• PAGE EXTRACT
☆ ☆ ☆ ☆

The above example demonstrates why it is important to decouple the process of creation of an Axes and actually putting it onto a Figure.

Also, you can remove an Axes from the canvas area of a Figure like so:

fig.delaxes(ax)

This can be useful when you want to compare the same primary data (GDP) to several secondary data sources (education, spending, etc.) one by one (you’ll need to add and delete each graph from the Figure in succession)
I also encourage you to look into the documentation for Figure and Axes and glance over the several methods available to them. This will help you know what parts of the wheel you do not need to rebuild when you’re working with these objects the next time.

Recreating our subplots literally from scratch#

This should now make sense. We can now create our original plt.subplots(2, 2) example using the knowledge we have thus gained so far.
(Although, this is definitely not the most convenient way to do this)

fig = mpl.figure.Figure()
fig

fig.suptitle("Recreating plt.subplots(2, 2)")

ax1 = mpl.axes.Axes(fig=fig, rect=[0, 0, 0.42, 0.42])
ax2 = mpl.axes.Axes(fig=fig, rect=[0, 0.5, 0.42, 0.42])
ax3 = mpl.axes.Axes(fig=fig, rect=[0.5, 0, 0.42, 0.42])
ax4 = mpl.axes.Axes(fig=fig, rect=[0.5, 0.5, 0.42, 0.42])

fig.add_axes(ax1)
fig.add_axes(ax2)
fig.add_axes(ax3)
fig.add_axes(ax4)

fig

png

Using gridspec.GridSpec#

Docs : https://matplotlib.org/api/_as_gen/matplotlib.gridspec.GridSpec.html#matplotlib.gridspec.GridSpec

GridSpec objects allow us more intuitive control over how our plot is exactly divided into subplots and what the size of each Axes is.
You can essentially decide a Grid which all your Axes will conform to when laying themselves over.
Once you define a grid, or GridSpec so to say, you can use that object to generate new Axes conforming to the grid which you can then add to your Figure

Lets see how all of this works in code:

You can define a GridSpec object like so (both statements are equivalent):

gs = mpl.gridspec.GridSpec(nrows, ncols, width_ratios, height_ratios)
# OR
gs = plt.GridSpec(nrows, ncols, width_ratios, height_ratios)

More specifically:

gs = plt.GridSpec(nrows=3, ncols=3, width_ratios=[1, 2, 3], height_ratios[3, 2, 1])

nrows and ncols are pretty self explanatory. width_ratios determines the relative width of each column. height_ratios follows along the same lines. The whole grid will always distribute itself using all the space available to it inside of a figure (things change up a bit when you have multiple GridSpec objects for a single figure, but that’s for you to explore!). And inside of a grid, all the Axes will conform to the sizes and ratios defined already

def annotate_axes(fig):
    """Taken from https://matplotlib.org/gallery/userdemo/demo_gridspec03.html#sphx-glr-gallery-userdemo-demo-gridspec03-py
    takes a figure and puts an 'axN' label in the center of each Axes
    """

☆ ☆ ☆ ☆

• INFORMATION PROVIDED
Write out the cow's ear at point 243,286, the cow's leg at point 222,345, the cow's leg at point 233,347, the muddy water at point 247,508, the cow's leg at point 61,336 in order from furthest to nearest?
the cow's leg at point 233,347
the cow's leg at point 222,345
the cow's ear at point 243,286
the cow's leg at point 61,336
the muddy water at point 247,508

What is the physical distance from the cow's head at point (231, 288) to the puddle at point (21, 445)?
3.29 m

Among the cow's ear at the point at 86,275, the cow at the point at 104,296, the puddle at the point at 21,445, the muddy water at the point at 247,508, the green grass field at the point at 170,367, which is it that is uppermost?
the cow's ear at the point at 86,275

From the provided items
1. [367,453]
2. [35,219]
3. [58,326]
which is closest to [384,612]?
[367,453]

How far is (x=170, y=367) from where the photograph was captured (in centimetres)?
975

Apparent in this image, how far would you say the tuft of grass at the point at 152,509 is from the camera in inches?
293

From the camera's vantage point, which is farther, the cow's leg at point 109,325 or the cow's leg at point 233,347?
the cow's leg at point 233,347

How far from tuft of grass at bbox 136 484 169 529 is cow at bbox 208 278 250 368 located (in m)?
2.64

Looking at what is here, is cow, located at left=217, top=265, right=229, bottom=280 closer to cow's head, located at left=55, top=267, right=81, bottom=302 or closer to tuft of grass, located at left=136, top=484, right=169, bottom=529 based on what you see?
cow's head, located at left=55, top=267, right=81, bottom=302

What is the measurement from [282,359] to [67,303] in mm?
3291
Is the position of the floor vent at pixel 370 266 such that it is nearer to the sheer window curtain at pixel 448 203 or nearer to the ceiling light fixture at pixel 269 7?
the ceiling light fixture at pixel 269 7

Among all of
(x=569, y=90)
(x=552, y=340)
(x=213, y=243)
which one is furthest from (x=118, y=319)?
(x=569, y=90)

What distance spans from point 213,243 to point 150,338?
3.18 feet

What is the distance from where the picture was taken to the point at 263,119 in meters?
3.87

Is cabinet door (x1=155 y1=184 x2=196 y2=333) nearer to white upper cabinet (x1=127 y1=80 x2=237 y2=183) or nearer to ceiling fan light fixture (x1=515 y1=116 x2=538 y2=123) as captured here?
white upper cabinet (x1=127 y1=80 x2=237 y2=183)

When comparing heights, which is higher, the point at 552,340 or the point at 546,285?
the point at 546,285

☆ ☆ ☆ ☆

• WHAT TO DO
Reproduce the passage of the matplotlib tutorial that begins with the words "This should now" and ends with "fig.add_axes(ax1)".

• REPLY
This should now make sense. We can now create our original plt.subplots(2, 2) example using the knowledge we have thus gained so far.
(Although, this is definitely not the most convenient way to do this)

fig = mpl.figure.Figure()
fig

fig.suptitle("Recreating plt.subplots(2, 2)")

ax1 = mpl.axes.Axes(fig=fig, rect=[0, 0, 0.42, 0.42])
ax2 = mpl.axes.Axes(fig=fig, rect=[0, 0.5, 0.42, 0.42])
ax3 = mpl.axes.Axes(fig=fig, rect=[0.5, 0, 0.42, 0.42])
ax4 = mpl.axes.Axes(fig=fig, rect=[0.5, 0.5, 0.42, 0.42])

fig.add_axes(ax1)